> _Короткое задание_: Подхватите текст о короле Людовике и сатирических стихах парижан и продолжите его с того места, где он заканчивается.

-------- Выбранный текст --------

Чувствительность короля к мнению парижан давала большую власть министру, предоставляющему информацию, что доказывает и попытка Морепа унизить Помпадур и графа д’Аржансона, предоставив Людовику море сатирических стихотворений. Но и другие министры пользовались этой стратегией, каждый для своих целей. В феврале 1749 года маркиз д’Аржансон отметил, что все ведущие фигуры в правительстве – «триумвират» из его брата, Морепа и Машоля д’Арнувиля, генерального контролера финансов, – использовали стихи, чтобы манипулировать королем: «С помощью этих песен и сатирических стихотворений триумвират показывал ему, что он позорит себя, что его народ презирает его, что иностранцы смеются над ним»[46]. Но подобная стратегия говорит о том, что политика не сводилась к играм двора. Она открывает новое измерение борьбы за власть в Версале: отношения короля с французским народом, одобрение широкой общественности, взгляд на вещи извне узкого круга и его влияние на ход событий.
Людовик чувствовал, что перестает быть «Возлюбленным» («la bien-aimé»), и мнение его подданных влияло на его поведение и политику. В 1749 году он прекратил практиковать королевское прикосновение для «исцеления» людей от золотухи. Он перестал приезжать в Париж, кроме как на обязательные мероприятия, такие как «lits de justice»[47], призванные принудить парламент принять непопулярные эдикты. И он верил, что парижане перестали любить его. «Говорят, король поглощен угрызениями совести, – писал маркиз д’Аржансон. – Песни и сатира возымели огромный эффект. В них он видит ненависть своего народа и Божью длань в действии»[48]. Религиозные мотивы виделись обеим сторонам. В мае 1749 года по Парижу распространился слух, что у дофины был выкидыш, потому что дофин, одержимый какой-то неведомой силой, сильно ударил ее в живот локтем, когда они оба спали в кровати. «Если это правда, – обеспокоенно отмечал д’Аржансон, – простые люди решат, что гнев небес (обрушился) на королевскую семью за безобразия, которые король чинит на глазах своего народа»[49]. Когда выкидыш все же подтвердился, маркиз написал, что это «ранило всех в самое сердце»[50].
Простой народ высматривал вмешательство Бога в сексуальную жизнь королевской семьи, особенно в таких вопросах, как рождение наследника престола и поведение короля со своими фаворитками. Не было ничего плохого в подходящей «maîtresse en titre»; но среди фавориток Людовика было три сестры (а по некоторым источникам и четыре) – дочери маркиза де Несля. А это подвергало короля обвинениям в инцесте, а не только измене. Когда мадам де Шатору, последняя из сестер-фавориток, внезапно умерла в 1744 году, парижане стали мрачно перешептываться о том, что преступления Людовика навлекут гнев Господень на все королевство. А когда он выбрал мадам де Помпадур в 1745-м, они стали жаловаться, что король разоряет свою страну, чтобы купить замки и драгоценности для презренной простолюдинки. Эти мотивы проявлялись в песнях и стихах, доходящих до короля, иногда настолько бунтарских, что оправдывали цареубийство: «Появилось стихотворение, направленное против короля, в двухсот пятидесяти чудовищных строках. Оно начинается так: “Пробудись, о тень Равальяка” (Равальяк был убийцей Генриха IV). Услышав его, король сказал: “Я почти уверен, что умру как Генрих IV”»[51].

-------- Представленные данные --------

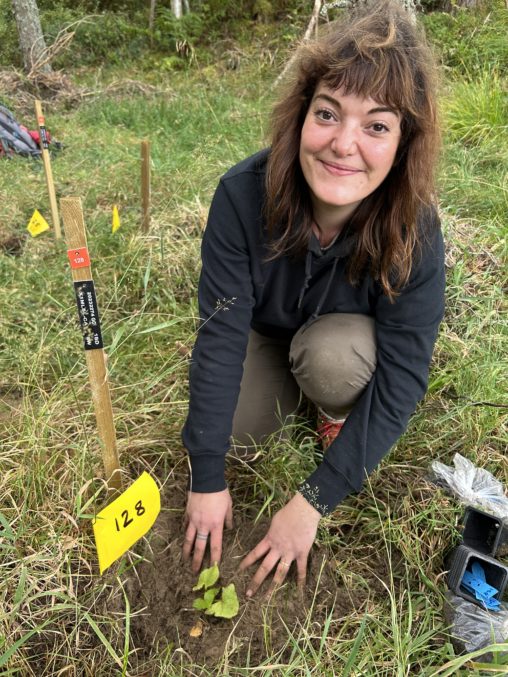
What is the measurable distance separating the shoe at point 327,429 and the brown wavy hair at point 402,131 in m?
0.50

--------

> _Результат_:
Такое отношение может объяснить остроту реакции на нерешительную попытку покушения Робера Дамьена восемью годами позже. Оно предполагает, что король, казалось бы обладающий абсолютной властью, был уязвим для неодобрительных оценок своих подданных и мог даже менять политику, чтобы сообразовываться с тем, что считал общественным мнением. Маркиз д’Аржансон отмечает, что правительство сократило некоторые второстепенные налоги в феврале 1749 года, чтобы частично вернуть расположение народа: «Это показывает, что он прислушивался к своим подданным, боялся их и хотел завоевать их сердца»[52].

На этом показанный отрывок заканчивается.